January 28th, 2011
12:06 AM GMT
(CNN) – Watching CNN’s fantastic Davos coverage both on television and online, I can’t help but notice we’re always talking to men. Turns out, there’s good reason for it.
According to World Economic Forum executives, women have never made up more than 17% of total attendees. The WEF has introduced a quota for female executives from major sponsors at this year’s summit. One in five delegates sent by strategic partners must be female.
I’ve never met a quota that didn’t have a long trail of strong opinion floating behind it, and this one is no exception.
As one of my Twitter followers asked: “Why does gender still count in 2011? Why don’t we talk about how qualified a person is for the job of CEO?”

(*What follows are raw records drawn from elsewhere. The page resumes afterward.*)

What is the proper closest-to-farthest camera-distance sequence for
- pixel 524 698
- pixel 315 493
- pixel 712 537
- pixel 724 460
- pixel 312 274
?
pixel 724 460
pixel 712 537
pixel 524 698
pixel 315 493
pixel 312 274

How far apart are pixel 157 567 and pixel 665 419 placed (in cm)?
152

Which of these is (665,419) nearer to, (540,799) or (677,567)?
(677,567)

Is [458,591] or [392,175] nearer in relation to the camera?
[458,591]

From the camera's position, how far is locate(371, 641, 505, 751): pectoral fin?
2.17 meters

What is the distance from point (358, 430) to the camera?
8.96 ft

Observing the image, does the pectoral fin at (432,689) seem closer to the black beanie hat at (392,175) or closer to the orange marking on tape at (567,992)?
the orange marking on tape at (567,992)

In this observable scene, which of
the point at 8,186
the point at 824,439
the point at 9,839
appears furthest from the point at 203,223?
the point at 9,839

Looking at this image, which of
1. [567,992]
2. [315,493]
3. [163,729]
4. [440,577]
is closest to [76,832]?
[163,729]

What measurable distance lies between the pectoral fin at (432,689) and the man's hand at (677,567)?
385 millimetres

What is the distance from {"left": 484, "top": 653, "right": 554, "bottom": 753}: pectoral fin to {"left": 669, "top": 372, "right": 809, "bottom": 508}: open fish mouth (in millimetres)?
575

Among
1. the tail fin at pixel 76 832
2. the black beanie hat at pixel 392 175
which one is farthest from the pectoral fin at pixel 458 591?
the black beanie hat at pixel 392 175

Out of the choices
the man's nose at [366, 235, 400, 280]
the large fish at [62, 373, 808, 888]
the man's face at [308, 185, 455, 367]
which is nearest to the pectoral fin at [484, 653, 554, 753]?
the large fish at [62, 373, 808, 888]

And from a Facebook friend: “Gender is not an issue any more. Anyone can do anything with tenacity.” Well, not-so-much in Davos, I’m afraid, where men and women alike need a tenacious $70,000 just to have a ticket through the front door!
But I get the point.
People hate quotas. They are suspicious. They suggest we are not equal and can’t exercise free will. They suggest there are evil forces at work, even though we can’t quite see them through the pretty Davos snow, falling on ski slopes.
CEO (and yes, female) Cynthia Good of The Little Pink Book, an online resource for working women, says the Davos quota flap is a symptom of something very real and pressing in the business world. She comes packing with statistics that are truly shocking: Women hold less than 3% of Fortune 500 CEO jobs, 15.7 % of corporate board seats, up just 1% in five years.
This is despite recent data such as the McKinsey survey that finds promoting women is good for business. Companies with more women in key executive roles were found to deliver a 34% higher return to shareholders.
But wait a minute—QUOTAS? At Davos? “More effort must be made to ensure diversity,” says Good, “And you have to start somewhere.”
Personally, I favor mentoring, transparency on very real gender disparities in the workplace in terms of pay, and recruitment. And how about rounding up the best 50 female CEOs out there in the global marketplace, people just like Cynthia Good, who got there with their own tenacity, talent, luck, whatever it was- and hear their ideas?
I’ll bet they’d give those guys at Davos an earful.